The life of a media icon doesn’t last forever.
So, when word got out that The Roy Rogers-Dale Evans Museum was going to close its door forever, many people were devastated … but not shocked. The reason for its closing, however, was because of a surprising set of instructions he had left behind for his family.
Roy Rogers was the king of the cowboys, but his real name was Leonard Franklin Slye.
He was born on November 5th, 1911 just east of the Mississippi River and spend much of his younger years in the Ohio countryside. But when his family moved to California, he landed a radio job that would set his career in motion.
After recording some songs and staring in a few shows, fate smiled on him.
Republican Pictures offered him a contract as an actor. They wanted a singing cowboy to compete with the popular gun-slinging, guitar strumming Gene Autry. It was then Len Slye became Roy Rogers. He made the best decision of his life when he added a special clause to the contract.
Rogers landed himself as the sole rights-owner to all wares featuring his likeness, voice, or name.
So, years later, when he and the show ran into financial issues, he ended up richer than before. From toys to lunchboxes and comic books, there wasn’t an object that didn’t end up having his face on it.
Rogers was living the high life.
He met and married Dale Evans, who ended writing and co-performing the theme song “Happy Trails.” The show’s popularity soared so high that even a restaurant chain changed their name in an homage. Enter the museum.

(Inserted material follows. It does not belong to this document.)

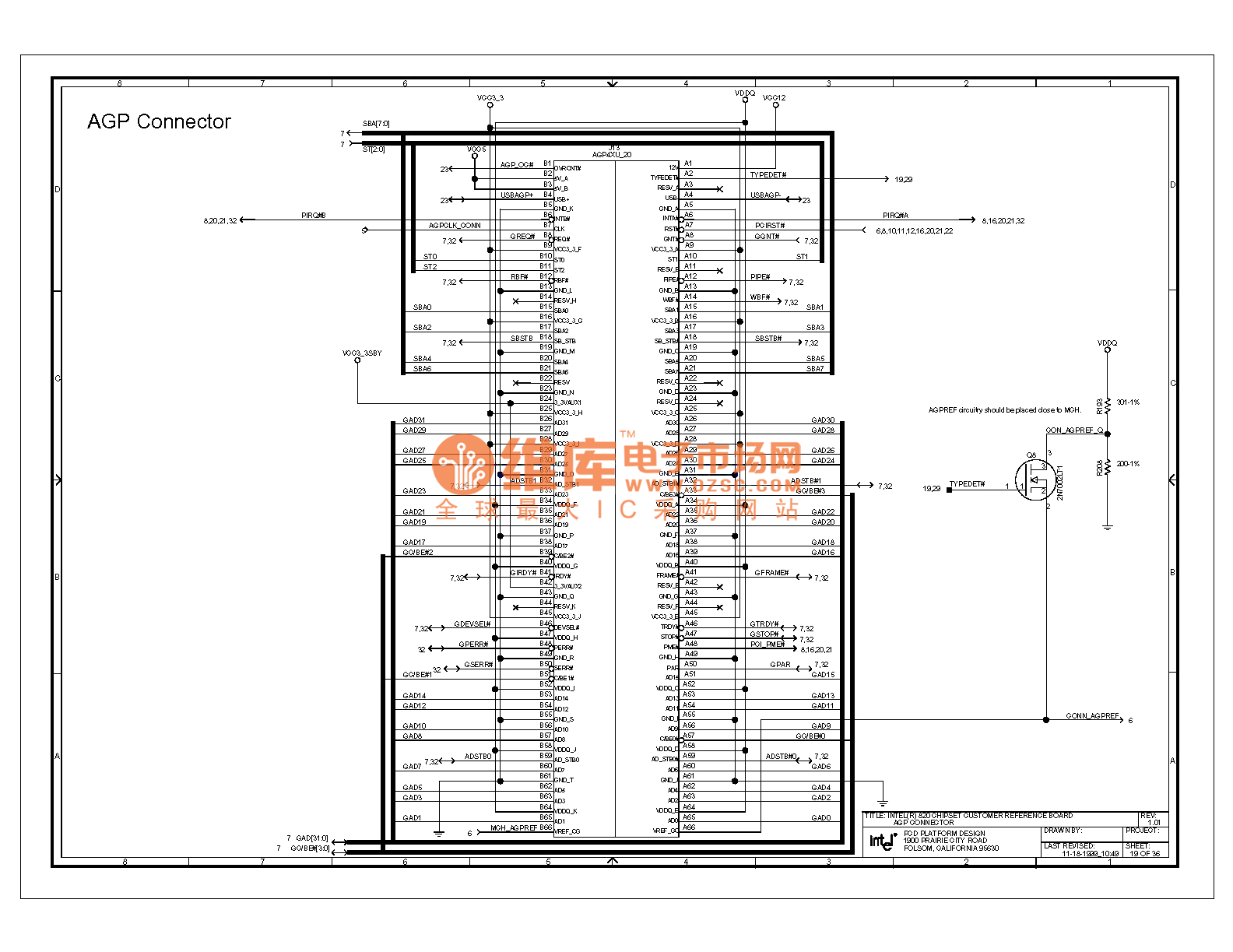 820e computer motherboard circuit diagram 19 - computer-related circuit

It was built Victorville in San Bernardino County’s High Desert.
Even if it was meant for true fans, it still pulled in over 200,000 people per year. There was everything you could imagine. Merchandize examples as well as the flashy costumes they wore on set. One of the more shocking additions was his horse, Trigger.
He and the horse were inseparable – best friends.
So, when the impressive stud died at nearly the age of 30, Rogers couldn’t bear to bury him. Not only did he hide this from his family for over a year, but he also went as far as hiring a taxidermist to preserve the stallion. Trigger eventually became a museum feature.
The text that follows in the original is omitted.